Sitting here in my pajamas and worn out cashmere sweater I'm feeling comfy and cozy as I browse the Net for new-to-me blogs. Gardening blogs, of course. I'm feeling a little depressed looking at perfect gardens, and perfect houses with perfect plants and a few that are only slightly not so perfect. But none are on the scale of mess that mine are. The dobies have their toys strewn around the living room. Why did Santa bring them more stuffed squeaker toys? Didn't they have enough?


Ciara ( photo / image / picture from Jewell's Garden )

The slip covered upholstery is wrinkled, and covered in pet hair. Then there are the paper products that are stacked in the vicinity of the stove for fire starters. Maybe they should go out to the recycling bin. Oh, that is too far to walk and entails going outdoors. Maybe later.


Kota ( photo / image / picture from Jewell's Garden )

If I am going to walk it should be to go get the vacuum and take care of the dust bunnies and garden soil that's made its way inside.

Outdoors. (*deep sigh*) There are some piles of leaves that never quite made it to the garden beds. Then again there are some leaves that never quite made it to the piles of leaves. Between work and freezes and torrential rains the yard is a sorry state. Ciara, our digging dobie has probably created new craters out in the orchard area, and hopefully not in the garden beds or paths. The wind storms have knocked fir branches to the ground that have mostly made it onto beds. I still need to pick up plastic starter pots that were strewn around multiple times from storms. Need to solve that persistent problem this spring. One of the shelf units for plants refuses to stand and lays rejected on its side...again.
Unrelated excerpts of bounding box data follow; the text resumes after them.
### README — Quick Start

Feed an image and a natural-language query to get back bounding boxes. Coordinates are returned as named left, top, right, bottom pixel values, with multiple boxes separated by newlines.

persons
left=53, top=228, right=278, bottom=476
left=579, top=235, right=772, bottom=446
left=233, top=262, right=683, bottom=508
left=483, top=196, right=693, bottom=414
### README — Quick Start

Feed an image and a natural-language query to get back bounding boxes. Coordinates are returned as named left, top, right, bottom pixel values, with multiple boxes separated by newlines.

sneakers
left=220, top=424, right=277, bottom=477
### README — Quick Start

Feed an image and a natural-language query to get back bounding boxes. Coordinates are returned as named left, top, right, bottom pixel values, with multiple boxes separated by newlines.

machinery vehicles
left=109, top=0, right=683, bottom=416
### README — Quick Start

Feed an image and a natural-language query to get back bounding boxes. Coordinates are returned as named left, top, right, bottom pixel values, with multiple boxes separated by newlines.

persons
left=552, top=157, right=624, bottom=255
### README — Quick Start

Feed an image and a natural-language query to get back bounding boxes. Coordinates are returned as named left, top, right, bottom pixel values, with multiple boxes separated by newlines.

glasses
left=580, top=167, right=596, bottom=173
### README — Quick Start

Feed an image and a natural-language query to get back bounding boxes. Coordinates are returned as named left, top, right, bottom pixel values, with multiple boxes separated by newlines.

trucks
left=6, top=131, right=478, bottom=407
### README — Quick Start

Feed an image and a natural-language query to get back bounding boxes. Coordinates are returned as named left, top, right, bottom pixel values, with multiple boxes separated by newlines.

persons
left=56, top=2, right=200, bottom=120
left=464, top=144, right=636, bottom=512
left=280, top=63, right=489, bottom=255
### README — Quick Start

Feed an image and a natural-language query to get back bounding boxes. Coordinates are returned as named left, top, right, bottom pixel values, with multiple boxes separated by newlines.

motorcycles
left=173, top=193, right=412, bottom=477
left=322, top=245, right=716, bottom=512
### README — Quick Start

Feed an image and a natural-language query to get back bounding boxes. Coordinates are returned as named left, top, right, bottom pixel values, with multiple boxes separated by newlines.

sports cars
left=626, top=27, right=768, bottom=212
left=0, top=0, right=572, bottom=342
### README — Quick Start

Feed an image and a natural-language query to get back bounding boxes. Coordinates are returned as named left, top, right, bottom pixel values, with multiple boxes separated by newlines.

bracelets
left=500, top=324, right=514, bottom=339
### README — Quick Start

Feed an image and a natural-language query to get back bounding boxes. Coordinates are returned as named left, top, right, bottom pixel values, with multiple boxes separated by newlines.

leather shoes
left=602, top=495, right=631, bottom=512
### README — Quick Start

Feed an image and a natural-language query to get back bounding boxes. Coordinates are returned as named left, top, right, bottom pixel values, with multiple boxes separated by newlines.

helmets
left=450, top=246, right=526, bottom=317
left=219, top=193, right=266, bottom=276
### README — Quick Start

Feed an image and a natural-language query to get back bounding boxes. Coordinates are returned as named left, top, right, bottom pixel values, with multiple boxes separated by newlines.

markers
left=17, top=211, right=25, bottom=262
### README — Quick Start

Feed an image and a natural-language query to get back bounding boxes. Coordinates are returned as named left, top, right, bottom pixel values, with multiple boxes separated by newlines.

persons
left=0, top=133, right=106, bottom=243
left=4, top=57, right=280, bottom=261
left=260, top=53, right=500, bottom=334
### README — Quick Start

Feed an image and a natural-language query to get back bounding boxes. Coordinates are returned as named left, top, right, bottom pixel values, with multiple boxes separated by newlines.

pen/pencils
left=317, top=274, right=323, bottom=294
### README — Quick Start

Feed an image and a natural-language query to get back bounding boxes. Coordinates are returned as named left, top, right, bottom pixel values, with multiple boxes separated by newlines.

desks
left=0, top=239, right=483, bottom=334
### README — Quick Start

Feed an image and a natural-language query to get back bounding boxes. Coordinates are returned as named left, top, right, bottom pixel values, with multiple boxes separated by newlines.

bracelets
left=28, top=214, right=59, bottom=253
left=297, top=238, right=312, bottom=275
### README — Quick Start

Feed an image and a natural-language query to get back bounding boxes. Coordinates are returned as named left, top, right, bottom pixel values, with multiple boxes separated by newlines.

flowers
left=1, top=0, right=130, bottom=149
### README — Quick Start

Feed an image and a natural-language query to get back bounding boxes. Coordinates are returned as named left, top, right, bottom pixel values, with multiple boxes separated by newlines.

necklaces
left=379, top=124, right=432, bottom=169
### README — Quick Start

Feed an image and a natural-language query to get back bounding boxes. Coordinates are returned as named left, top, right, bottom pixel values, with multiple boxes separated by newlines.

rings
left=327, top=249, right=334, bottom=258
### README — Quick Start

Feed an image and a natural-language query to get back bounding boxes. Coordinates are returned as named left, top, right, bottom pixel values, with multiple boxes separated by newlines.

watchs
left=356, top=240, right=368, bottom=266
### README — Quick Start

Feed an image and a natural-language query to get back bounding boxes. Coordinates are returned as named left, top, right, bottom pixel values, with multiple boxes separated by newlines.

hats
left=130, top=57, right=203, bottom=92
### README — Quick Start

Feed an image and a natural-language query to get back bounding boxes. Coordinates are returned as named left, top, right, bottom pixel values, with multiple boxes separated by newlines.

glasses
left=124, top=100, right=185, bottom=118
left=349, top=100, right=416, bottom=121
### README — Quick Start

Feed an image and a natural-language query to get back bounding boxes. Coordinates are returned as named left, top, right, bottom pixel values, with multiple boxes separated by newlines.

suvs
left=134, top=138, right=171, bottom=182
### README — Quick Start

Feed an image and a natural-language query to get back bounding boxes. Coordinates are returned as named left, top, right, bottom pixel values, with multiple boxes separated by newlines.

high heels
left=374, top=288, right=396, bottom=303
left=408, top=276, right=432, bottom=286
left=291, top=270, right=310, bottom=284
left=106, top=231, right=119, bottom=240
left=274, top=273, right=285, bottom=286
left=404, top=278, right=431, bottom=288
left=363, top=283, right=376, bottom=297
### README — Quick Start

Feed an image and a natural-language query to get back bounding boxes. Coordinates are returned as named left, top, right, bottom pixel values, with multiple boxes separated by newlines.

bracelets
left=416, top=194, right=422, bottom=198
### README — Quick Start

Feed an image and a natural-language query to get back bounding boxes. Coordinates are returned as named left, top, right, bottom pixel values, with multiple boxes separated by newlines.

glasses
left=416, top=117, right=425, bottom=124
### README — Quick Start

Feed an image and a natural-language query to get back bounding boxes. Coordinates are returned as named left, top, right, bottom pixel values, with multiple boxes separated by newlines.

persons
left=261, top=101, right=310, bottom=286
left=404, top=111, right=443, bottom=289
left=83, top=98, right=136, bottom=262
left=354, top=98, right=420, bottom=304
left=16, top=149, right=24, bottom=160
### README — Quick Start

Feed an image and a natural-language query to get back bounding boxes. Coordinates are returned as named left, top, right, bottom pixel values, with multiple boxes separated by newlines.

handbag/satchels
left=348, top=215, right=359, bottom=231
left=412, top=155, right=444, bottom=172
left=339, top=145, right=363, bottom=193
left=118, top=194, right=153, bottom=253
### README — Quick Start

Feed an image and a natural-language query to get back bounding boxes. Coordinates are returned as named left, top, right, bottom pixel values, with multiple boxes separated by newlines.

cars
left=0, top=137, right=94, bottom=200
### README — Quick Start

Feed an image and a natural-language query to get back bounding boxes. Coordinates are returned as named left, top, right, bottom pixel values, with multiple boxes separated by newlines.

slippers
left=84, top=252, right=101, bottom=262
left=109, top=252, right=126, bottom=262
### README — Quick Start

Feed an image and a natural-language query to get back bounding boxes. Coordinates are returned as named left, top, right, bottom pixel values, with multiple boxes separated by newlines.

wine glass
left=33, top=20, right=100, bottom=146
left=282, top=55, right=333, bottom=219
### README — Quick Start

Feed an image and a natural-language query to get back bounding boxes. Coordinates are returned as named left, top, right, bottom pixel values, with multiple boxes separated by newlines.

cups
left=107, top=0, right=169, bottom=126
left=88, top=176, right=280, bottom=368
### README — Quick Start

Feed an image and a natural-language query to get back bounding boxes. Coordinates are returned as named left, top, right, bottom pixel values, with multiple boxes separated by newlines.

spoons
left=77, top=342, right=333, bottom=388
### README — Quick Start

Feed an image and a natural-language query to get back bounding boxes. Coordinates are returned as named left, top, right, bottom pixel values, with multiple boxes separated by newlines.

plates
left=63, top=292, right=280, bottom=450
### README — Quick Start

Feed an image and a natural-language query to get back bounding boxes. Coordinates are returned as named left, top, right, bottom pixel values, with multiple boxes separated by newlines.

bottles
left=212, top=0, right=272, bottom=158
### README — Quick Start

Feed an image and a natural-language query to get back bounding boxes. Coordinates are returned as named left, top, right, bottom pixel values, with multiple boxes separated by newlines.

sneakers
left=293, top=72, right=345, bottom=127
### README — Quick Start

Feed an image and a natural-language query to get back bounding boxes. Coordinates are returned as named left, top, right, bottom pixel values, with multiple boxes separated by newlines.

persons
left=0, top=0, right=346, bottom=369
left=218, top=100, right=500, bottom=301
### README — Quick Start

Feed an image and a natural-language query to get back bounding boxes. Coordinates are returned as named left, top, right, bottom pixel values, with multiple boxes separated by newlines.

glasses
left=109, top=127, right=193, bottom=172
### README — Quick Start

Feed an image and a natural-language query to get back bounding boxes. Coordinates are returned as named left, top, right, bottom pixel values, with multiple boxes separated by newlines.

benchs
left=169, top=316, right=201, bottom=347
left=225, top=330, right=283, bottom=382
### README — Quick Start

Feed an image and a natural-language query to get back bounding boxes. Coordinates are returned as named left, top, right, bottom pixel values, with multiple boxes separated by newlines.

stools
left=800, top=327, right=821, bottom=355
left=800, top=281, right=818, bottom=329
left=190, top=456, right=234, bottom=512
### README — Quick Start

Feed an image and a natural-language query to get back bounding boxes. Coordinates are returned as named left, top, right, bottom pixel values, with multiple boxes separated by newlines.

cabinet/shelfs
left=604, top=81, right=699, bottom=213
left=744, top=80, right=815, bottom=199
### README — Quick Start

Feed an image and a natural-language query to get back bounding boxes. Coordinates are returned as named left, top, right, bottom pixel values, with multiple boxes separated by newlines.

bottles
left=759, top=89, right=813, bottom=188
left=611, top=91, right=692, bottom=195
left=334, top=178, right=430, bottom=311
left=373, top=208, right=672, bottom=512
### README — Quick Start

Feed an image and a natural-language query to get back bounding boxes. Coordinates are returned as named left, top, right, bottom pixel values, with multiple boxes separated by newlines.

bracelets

Things that need to be done....sometime later (*another deep sigh*).
But then again I must be thinking spring and garden and yard. (*happy thoughts*) Can spring fever start about now? I haven't even made it through fall yet. Emotionally I am still in autumn with clean-up to do and preparations needing to be made for winter. Some how I have manage to emotionally skip a season this year without seeing the passage of time.


relaxing ( photo / image / picture from Jewell's Garden )

Instead I think I should go find that good book I had put down and slip off into another world...just for this afternoon.